Problem details: From the personal essay below, list each thing that the text says there was during the talk in which the narrator told the parents about being gay.

Supplied text:
■ ■ ■

I hid my mental state quite well, for a time. All was going along smoothly until one slip-up that happened at school. I was taking a biology test fifth period and my sleeve rolled up and the person sitting across from me saw what was displayed. He questioned me and I refused an explanation, thankfully for me he honored my request and didn’t rat me out to the teacher. Multiple times later that year I had several incidents where my friends found out, some were worried, others were puzzled, and some were even outraged. Of course no one had a problem with me being, they all just hit me for cutting myself, it was a bit retro-grade if you ask me.

Towards the end of the year my haze of depression lifted slightly and I was finally able to see the world around me. I finally realized that this was MY life, and that no one was going to tell me that it was wrong. I started working harder on my academics and pulled my grades up. My parents were quite pleased with my improvement. Later I talked with them about knowing that I was gay. The talk became a whole incident. There were tears, there was yelling, and finally there was understanding.

In the end, my parents told me that they loved me and that they always would. They said all they wanted for me was a life filled with happiness. For a while afterwards there wasn’t much talk of what had digressed earlier. My parents, my mother in particular, believed that I was just going through a “phase,” we had another discussion about my homosexuality and I cleared up everything so that nothing was left to question or misunderstand.

My family and society have tried to make me into something that I’m not, and they failed. They couldn’t change me and I’ve become stronger from the fight. This is my life, not theirs, not society’s. No one, no matter how strong, is going to make me something I’m not. Although I’ve gone through some harrowing times, I haven’t had nearly half as bad an experience as others and for that I am grateful. In the end I’ve come to realize that this is life, and I have to live in it. However, no one ever said I couldn’t live it my way.

■ ■ ■

Dataset items:
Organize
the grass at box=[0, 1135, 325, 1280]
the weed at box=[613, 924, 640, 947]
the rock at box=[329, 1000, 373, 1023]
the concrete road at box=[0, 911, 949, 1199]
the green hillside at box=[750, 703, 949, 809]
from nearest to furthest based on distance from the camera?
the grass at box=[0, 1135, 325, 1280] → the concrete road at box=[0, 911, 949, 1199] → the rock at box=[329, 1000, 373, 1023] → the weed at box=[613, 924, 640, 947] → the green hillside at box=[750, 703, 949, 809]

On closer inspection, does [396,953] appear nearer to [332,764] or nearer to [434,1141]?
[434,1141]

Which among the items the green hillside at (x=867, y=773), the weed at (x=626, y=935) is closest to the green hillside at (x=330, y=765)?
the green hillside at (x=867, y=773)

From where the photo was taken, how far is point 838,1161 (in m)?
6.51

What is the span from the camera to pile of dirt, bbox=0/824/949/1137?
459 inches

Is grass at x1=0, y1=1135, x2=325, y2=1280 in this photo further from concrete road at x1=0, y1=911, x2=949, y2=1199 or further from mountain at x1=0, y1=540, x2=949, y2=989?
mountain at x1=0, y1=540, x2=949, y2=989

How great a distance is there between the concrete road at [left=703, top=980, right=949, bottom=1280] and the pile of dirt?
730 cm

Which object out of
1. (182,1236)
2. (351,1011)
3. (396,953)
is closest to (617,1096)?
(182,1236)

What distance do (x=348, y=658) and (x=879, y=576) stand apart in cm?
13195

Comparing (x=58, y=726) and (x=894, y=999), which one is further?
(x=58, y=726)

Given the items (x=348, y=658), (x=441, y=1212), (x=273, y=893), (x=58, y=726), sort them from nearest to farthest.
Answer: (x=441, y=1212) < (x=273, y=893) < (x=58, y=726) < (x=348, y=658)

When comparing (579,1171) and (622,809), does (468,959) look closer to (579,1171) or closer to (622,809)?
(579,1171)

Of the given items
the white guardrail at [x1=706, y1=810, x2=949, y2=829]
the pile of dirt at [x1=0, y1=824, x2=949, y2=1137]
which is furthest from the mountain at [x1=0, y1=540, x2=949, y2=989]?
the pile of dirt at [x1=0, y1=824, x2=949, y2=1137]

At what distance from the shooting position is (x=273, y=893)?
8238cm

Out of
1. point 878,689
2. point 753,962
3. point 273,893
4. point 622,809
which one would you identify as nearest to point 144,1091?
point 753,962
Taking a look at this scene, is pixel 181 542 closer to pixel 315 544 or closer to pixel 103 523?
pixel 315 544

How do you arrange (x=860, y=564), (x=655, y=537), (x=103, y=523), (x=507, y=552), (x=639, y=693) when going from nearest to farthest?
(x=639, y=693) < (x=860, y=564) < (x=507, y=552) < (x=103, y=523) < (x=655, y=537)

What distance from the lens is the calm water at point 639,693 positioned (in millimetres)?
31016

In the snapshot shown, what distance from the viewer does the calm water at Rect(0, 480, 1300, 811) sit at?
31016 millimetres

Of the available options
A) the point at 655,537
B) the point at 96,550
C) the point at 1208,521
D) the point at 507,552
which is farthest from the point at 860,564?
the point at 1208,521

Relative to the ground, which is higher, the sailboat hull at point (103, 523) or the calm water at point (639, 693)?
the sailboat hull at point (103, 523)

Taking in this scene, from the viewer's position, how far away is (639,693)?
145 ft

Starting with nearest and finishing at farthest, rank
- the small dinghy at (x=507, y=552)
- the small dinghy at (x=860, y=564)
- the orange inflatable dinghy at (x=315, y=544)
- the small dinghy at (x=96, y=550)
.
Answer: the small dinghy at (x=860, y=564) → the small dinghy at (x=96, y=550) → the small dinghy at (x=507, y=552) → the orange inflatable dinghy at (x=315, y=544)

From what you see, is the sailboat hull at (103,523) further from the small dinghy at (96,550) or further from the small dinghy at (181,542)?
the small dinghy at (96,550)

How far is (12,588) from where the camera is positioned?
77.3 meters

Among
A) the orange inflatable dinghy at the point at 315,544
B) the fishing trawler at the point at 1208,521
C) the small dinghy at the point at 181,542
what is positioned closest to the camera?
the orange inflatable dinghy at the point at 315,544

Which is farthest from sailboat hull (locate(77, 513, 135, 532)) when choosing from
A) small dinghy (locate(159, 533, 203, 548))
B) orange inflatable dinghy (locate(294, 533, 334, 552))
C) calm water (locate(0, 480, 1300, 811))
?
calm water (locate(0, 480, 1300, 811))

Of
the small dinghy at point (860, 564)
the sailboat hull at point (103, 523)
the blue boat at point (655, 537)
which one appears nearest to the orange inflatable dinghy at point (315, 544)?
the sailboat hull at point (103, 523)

■ ■ ■

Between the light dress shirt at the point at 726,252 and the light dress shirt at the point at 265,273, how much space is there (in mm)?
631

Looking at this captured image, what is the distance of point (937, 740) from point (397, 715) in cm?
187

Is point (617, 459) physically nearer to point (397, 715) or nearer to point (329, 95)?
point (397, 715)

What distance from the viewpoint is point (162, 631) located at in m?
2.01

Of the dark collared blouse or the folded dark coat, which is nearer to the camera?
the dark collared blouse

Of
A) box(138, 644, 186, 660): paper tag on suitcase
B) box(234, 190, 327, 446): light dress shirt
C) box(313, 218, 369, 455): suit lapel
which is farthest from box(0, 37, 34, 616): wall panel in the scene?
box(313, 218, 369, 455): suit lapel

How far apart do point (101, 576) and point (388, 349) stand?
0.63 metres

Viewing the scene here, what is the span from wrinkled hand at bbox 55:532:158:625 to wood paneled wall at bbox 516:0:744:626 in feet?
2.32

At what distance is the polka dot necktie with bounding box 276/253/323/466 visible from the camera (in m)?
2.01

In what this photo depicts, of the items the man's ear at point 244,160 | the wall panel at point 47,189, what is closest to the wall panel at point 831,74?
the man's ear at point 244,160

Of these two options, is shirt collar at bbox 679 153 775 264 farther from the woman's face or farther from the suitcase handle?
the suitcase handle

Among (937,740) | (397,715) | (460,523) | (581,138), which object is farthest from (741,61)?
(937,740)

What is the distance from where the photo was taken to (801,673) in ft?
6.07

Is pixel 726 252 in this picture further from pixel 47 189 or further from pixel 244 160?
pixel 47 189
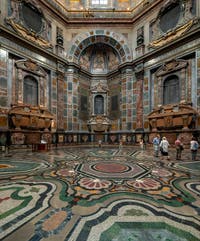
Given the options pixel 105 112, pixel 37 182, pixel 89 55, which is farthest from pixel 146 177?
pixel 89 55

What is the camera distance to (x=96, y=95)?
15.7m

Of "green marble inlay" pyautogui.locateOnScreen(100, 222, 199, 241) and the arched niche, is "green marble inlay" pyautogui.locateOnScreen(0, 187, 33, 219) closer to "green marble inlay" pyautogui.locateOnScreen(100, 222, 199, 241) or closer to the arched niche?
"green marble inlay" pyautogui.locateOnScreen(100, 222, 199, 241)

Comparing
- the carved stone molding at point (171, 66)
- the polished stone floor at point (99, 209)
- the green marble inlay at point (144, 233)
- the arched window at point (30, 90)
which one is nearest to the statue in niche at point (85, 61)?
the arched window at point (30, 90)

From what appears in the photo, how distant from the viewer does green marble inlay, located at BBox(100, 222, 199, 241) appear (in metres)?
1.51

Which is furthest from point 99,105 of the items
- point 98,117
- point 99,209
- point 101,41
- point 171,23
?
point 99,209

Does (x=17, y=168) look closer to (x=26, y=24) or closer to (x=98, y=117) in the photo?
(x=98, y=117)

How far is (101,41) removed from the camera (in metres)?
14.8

■ ■ ■

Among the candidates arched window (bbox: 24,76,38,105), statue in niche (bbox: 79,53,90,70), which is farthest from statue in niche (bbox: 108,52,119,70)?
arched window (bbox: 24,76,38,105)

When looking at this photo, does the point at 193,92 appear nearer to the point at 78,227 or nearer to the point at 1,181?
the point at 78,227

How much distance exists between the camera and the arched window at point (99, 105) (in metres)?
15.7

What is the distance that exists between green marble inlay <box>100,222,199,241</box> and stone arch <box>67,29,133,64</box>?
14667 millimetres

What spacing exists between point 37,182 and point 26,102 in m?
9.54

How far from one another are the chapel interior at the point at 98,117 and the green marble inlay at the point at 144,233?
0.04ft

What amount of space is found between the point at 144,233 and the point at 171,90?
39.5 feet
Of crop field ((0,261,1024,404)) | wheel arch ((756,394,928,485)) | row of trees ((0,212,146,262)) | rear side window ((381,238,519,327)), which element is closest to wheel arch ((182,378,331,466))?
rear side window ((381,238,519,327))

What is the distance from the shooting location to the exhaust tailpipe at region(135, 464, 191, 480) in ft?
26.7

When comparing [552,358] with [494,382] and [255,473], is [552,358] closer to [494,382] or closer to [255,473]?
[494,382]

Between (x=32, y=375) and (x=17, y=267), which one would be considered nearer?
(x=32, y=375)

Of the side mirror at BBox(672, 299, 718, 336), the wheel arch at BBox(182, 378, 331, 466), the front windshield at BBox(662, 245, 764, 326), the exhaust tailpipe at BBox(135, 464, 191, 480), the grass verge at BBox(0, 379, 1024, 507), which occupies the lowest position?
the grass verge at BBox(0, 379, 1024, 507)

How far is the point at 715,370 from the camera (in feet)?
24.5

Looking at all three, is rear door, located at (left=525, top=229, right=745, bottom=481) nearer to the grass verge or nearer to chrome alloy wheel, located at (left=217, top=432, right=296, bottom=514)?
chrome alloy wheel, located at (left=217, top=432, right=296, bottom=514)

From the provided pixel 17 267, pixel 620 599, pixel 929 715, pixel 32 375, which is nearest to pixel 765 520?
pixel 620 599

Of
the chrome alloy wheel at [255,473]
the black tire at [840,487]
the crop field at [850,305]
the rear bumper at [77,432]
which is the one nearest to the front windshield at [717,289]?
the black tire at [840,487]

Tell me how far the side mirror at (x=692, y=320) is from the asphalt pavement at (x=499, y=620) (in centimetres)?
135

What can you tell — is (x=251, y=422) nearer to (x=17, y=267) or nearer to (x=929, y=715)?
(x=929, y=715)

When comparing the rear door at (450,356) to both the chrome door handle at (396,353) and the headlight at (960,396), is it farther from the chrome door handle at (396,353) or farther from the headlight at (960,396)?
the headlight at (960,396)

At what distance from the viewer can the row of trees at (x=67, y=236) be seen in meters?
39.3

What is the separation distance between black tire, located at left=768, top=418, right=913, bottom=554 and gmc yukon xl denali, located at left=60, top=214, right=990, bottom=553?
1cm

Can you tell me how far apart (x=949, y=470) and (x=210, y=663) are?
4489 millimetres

■ ■ ■

Solved problem: Tears, yelling, and understanding.